»»

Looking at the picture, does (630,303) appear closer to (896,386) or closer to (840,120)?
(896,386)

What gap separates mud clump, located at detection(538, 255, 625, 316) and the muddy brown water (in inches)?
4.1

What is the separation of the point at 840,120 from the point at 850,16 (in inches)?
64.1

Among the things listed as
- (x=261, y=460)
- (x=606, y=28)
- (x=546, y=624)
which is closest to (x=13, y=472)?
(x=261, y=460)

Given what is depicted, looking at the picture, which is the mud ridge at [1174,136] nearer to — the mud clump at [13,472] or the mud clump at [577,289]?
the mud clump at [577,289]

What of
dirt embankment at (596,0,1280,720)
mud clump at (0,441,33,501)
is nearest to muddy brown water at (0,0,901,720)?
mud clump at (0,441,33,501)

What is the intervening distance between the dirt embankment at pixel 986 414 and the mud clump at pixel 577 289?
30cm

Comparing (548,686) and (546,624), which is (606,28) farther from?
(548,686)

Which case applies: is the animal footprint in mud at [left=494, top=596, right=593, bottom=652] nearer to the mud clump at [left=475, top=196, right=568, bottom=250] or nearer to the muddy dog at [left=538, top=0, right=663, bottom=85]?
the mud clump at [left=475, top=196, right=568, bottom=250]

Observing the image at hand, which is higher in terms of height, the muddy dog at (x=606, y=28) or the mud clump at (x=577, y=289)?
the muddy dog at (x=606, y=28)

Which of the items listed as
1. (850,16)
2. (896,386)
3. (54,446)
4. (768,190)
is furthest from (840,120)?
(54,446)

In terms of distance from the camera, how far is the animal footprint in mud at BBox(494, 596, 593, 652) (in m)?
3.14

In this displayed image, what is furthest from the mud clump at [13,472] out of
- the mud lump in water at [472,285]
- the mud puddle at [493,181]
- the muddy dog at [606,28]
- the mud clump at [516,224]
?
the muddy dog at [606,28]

««

Print all of the data above again, word for word, with nothing changed.

Looking at the picture, does (630,303) appear closer to (896,386) or closer to (840,120)?
(896,386)

What gap separates mud clump, located at detection(538, 255, 625, 316) and the muddy brown water (in inches)?
4.1

What is the separation of the point at 840,120 from the point at 850,16 (in inches)?
64.1

Among the things listed as
- (x=261, y=460)
- (x=606, y=28)
- (x=546, y=624)
which is closest to (x=13, y=472)?
(x=261, y=460)

Given what is depicted, looking at the picture, which is the mud ridge at [1174,136] nearer to — the mud clump at [13,472] or the mud clump at [577,289]?
the mud clump at [577,289]

What of
dirt embankment at (596,0,1280,720)
mud clump at (0,441,33,501)
is nearest to muddy brown water at (0,0,901,720)?
mud clump at (0,441,33,501)

What is the intervening distance between the dirt embankment at pixel 986 414 and the mud clump at pixel 577 289?
30cm

Comparing (548,686) and (546,624), which is (606,28) farther from?
(548,686)

Which case applies: is the animal footprint in mud at [left=494, top=596, right=593, bottom=652] nearer to the mud clump at [left=475, top=196, right=568, bottom=250] or nearer to the muddy dog at [left=538, top=0, right=663, bottom=85]?
the mud clump at [left=475, top=196, right=568, bottom=250]

Observing the image at hand, which is higher in terms of height, the muddy dog at (x=606, y=28) or the mud clump at (x=577, y=289)?
the muddy dog at (x=606, y=28)

Which of the items listed as
1. (850,16)
2. (896,386)
3. (54,446)
4. (768,190)
is furthest from (840,120)?
(54,446)

In terms of distance from the camera, how far is the animal footprint in mud at BBox(494, 596, 593, 652) (in m)?
3.14

In this displayed image, what is furthest from the mud clump at [13,472] out of
- the mud lump in water at [472,285]
- the mud puddle at [493,181]
- the muddy dog at [606,28]
- the mud clump at [516,224]
?
the muddy dog at [606,28]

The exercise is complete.